On the contrary, with a more generous reading of the previous comment, it holds some merit.
1. CNN's are used fairly commonly for sequence tasks nowadays. Convolutions can be 1D after all.
2. It's also possible the previous comment was referring to using 2D convolutions on the spectrogram of the audio, which is a common approach.
3. Neural networks are capable of more than classification. Scoring is a regression task which is common application of neural networks.
I have some questions (mainly to improve my own understanding):
2. Since data is MIDI-encoded, would a convolution hold any merit here? I suppose you could render to an mp3 and analyze the audio itself but that seems very computationally expensive and prone to overfitting.
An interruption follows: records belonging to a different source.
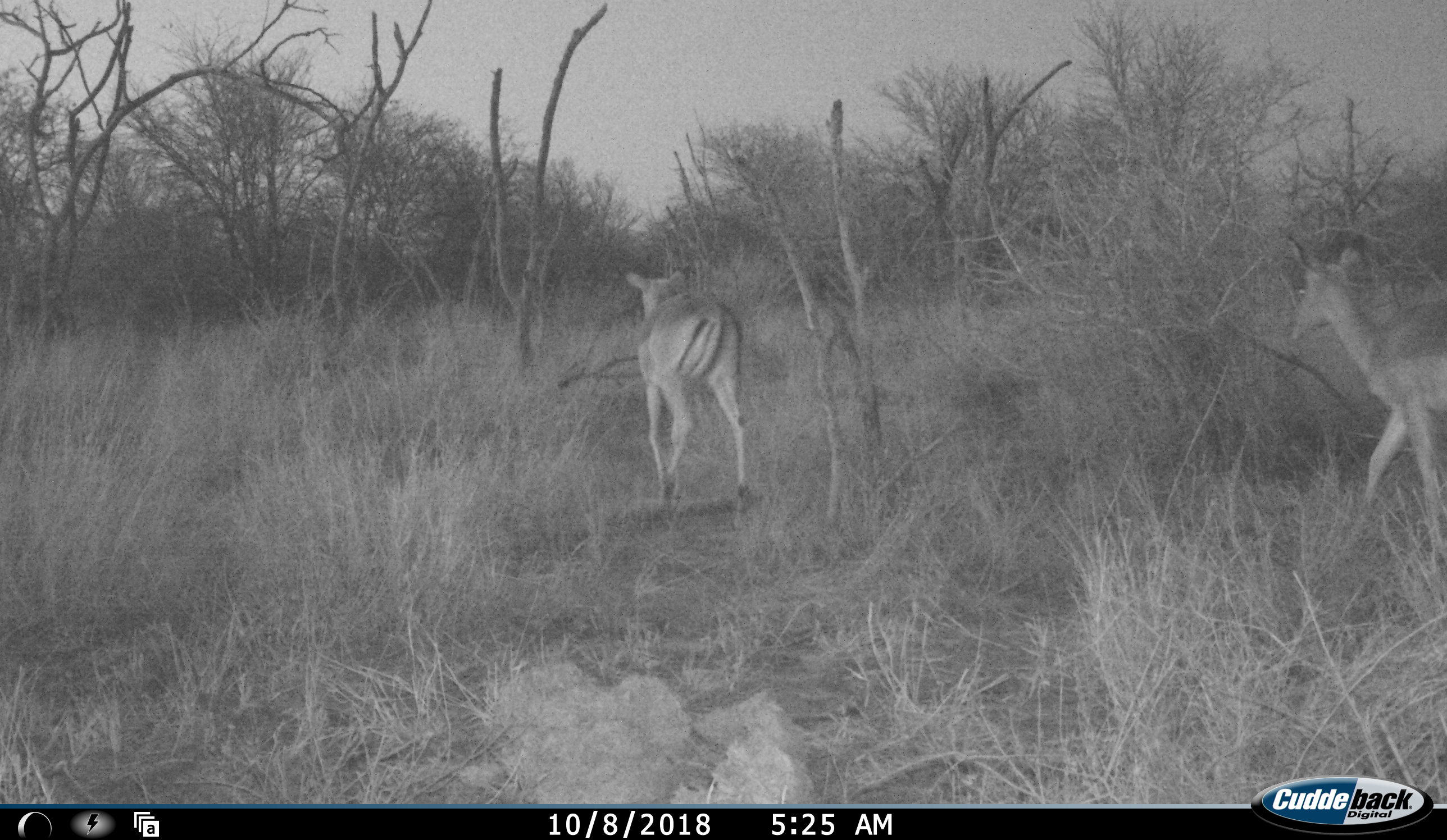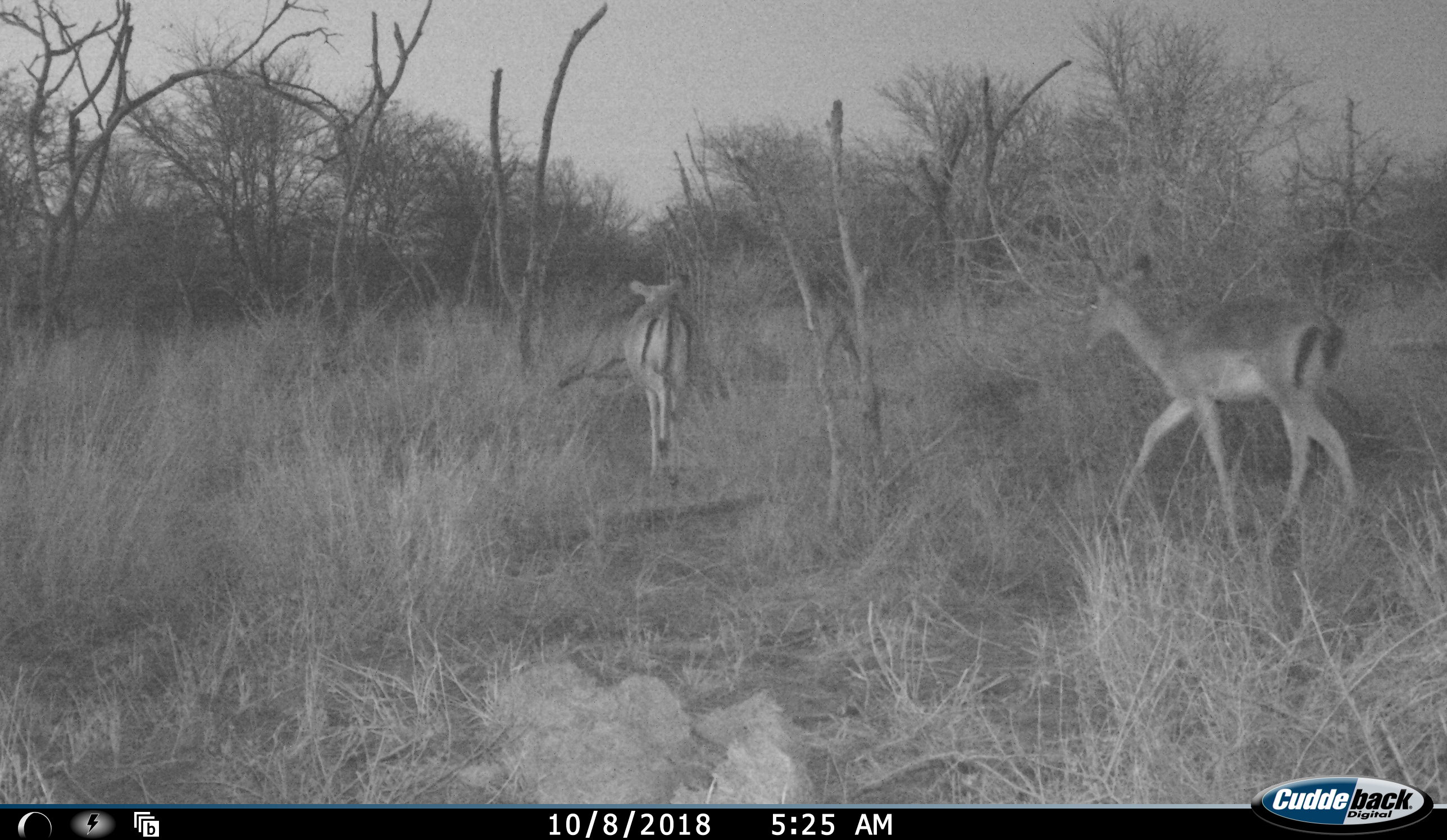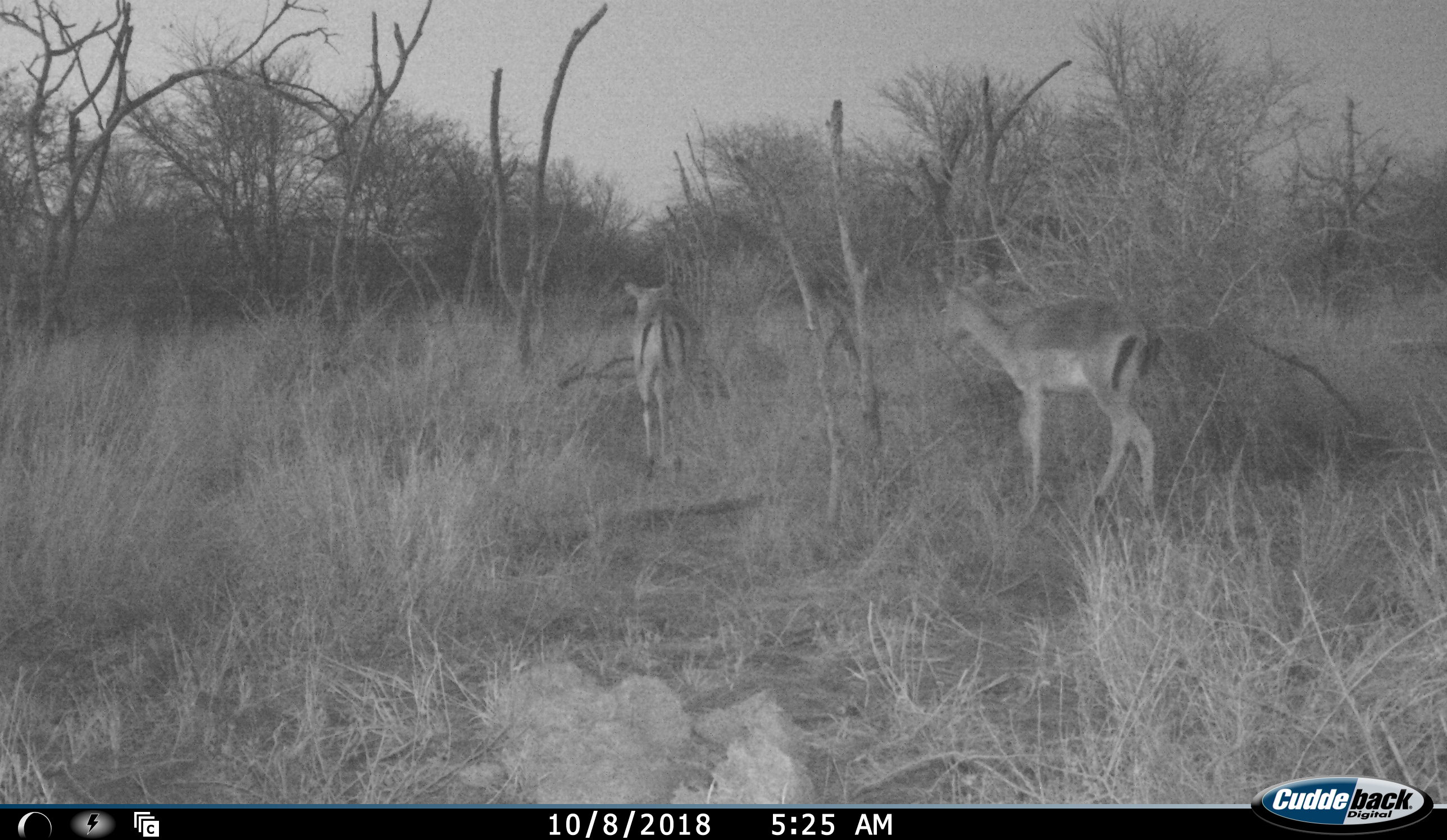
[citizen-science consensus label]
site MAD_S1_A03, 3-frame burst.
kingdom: Animalia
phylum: Chordata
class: Mammalia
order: Artiodactyla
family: Bovidae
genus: Aepyceros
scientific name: Aepyceros melampus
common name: impala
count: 2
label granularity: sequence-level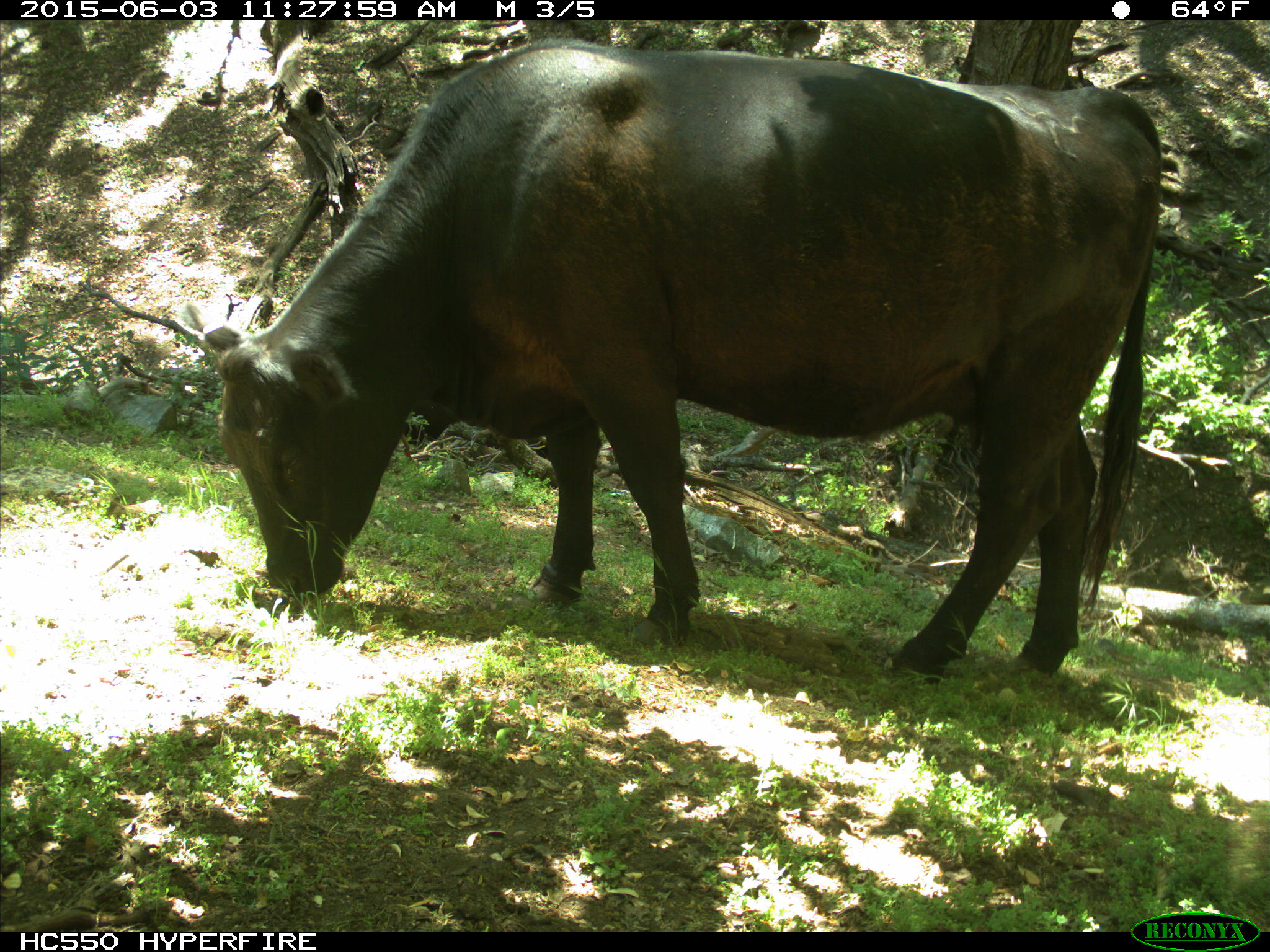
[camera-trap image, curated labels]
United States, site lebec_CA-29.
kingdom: Animalia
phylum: Chordata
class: Mammalia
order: Artiodactyla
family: Bovidae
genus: Bos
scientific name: Bos taurus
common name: domestic cow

3) If we're training a scoring classifier, we would need labeled data, but getting those labels seems very challenging, not least because of how subjective our impressions of melodies can be (for instance, the opinions of a fan of atonality would be drastically different from a fan of pop). Do you have any ideas on how to mitigate this?
do people really run 2d convolutions on spectrograms? that seems rather backwards to me - why convolve in frequency space when you can just multiply in the time domain.
re regression tasks: sure I guess that's just an embedding basically right?
Yes, I meant to run 2D CNN over generated spectrograms. We do something similar to classify some specific emissions in RF with good success. As for scoring/classification, you can start by having an output of CNN say whether the song is catchy or not.
why run a CNN over a spectrogram? besides what I said (convolutions in frequency domain are multiplications in time domain) an FT is linear. if classifying using those features were effective then your CNN would've learned the DFT matrix weights from the original signal.
A spectrogram has time on one axis and frequency on the other, so the ultimate result is a multiplication in one dimension and a convolution in the other. It can be used to show things like when a note starts and stops in a piece of music, which is difficult in either purely-time or purely-frequency space.
Also, it’s computationally intractable to individually train 2^N weights. What a CNN does instead is train a convolution kernel which is passed over the whole domain to produce the input for the next layer; by operating in frequency space, it’s considering the basis functions e^{j omega +- epsilon} instead of delta(x +- epsilon)
my mistake i didn't realize spectrogram and spectrum were distinct objects.
>Also, it’s computationally intractable to individually train 2^N weights.
that's a good point - i'd forgotten for a moment (because i'm so used to cooley-tukey fft) that in principle getting the spectrum involves a matmul against the entire vector. which brings up a potentially interested question: can you get a DNN to simulate the cooley-tukey fft (stride permutations and all).